Paul reminds us that this is the reason for sharing the Gospel one on one, and for proclaiming the Gospel in our churches. “How then will they call on him in whom they have not believed? And how are they to believe in him of whom they have never heard? And how are they to hear without someone preaching? And how are they to preach unless they are sent? As it is written, “How beautiful are the feet of those who preach the good news!” (10:14-15). While we are sometimes nervous in sharing the Gospel, it is an honor to participate in God’s message of Grace through Faith in Christ.

Would that every Christian, and every Church have this as their heart’s desire. This is what creates the necessity of evangelism and Missions. We share the good news of the Gospel wherever there is an absence of that good news – whether in a household, a neighbor, a friend, or even a stranger – there is no greater news for eternity’s sake.

Lastly, Paul returns to Israel’s unbelief. If sharing the good news – the Gospel – is so great, how do we understand its rejection? Paul returns to the Old Testament and the book of Isaiah. If the message of the Gospel is understandable, and if faith is “awakened” in hearing the message, and it clearly shows us that Christ Jesus is the fulfillment of that message (“the message is heard through the word of Christ” – vs 17) and if it is not as if they didn’t hear it (vs 18), nor understand what is about (vs 19), then why is it rejected by some?
The stumbling block for Israel was their “envious(ness) by those who are not a nation” (vs 19) – the Gentiles. They didn’t like who is included.
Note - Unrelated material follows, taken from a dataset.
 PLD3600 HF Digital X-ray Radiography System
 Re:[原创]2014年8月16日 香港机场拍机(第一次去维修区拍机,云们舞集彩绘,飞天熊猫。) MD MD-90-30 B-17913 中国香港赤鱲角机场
Paul makes it perfectly clear, like it or not, “...I have been found by those who did not seek me; I have shown myself to those who did not ask for me” (10:20). It might be that this stumbling block was not just the Jewish problem, but in reverse, it was also a Gentile problem. Christ Jesus is Lord of all, not just some.

Look at Romans 9 and 10 together this weekend if you can. We learn from them that God’s Sovereignty, his election and purposed grace work to call those who will come to him by “hearing, believing, and confessing” Christ to be their Savior and Lord. Who is it for? “But of Israel, he says, ‘All day long I have held out my hands to a disobedient and contrary people’” (10:21). It is for people... Jews, Gentiles, Men, Women, White, Black, Asian, etc... people who do not know God is seeking them long before they realize it and respond to him.

The argument Paul makes could be made still today. Why does anyone believe? They believe because God calls them, and Justifies them through His effective grace and faith. When we respond by faith, trusting in Christ Jesus as Savior, we are receiving the gift of God – free and clear. When a person rejects the Gospel they are rejecting God – in any human sinful nature, it is easy to do. That’s why we pray and share the Gospel as good news – you never know when it will hit home!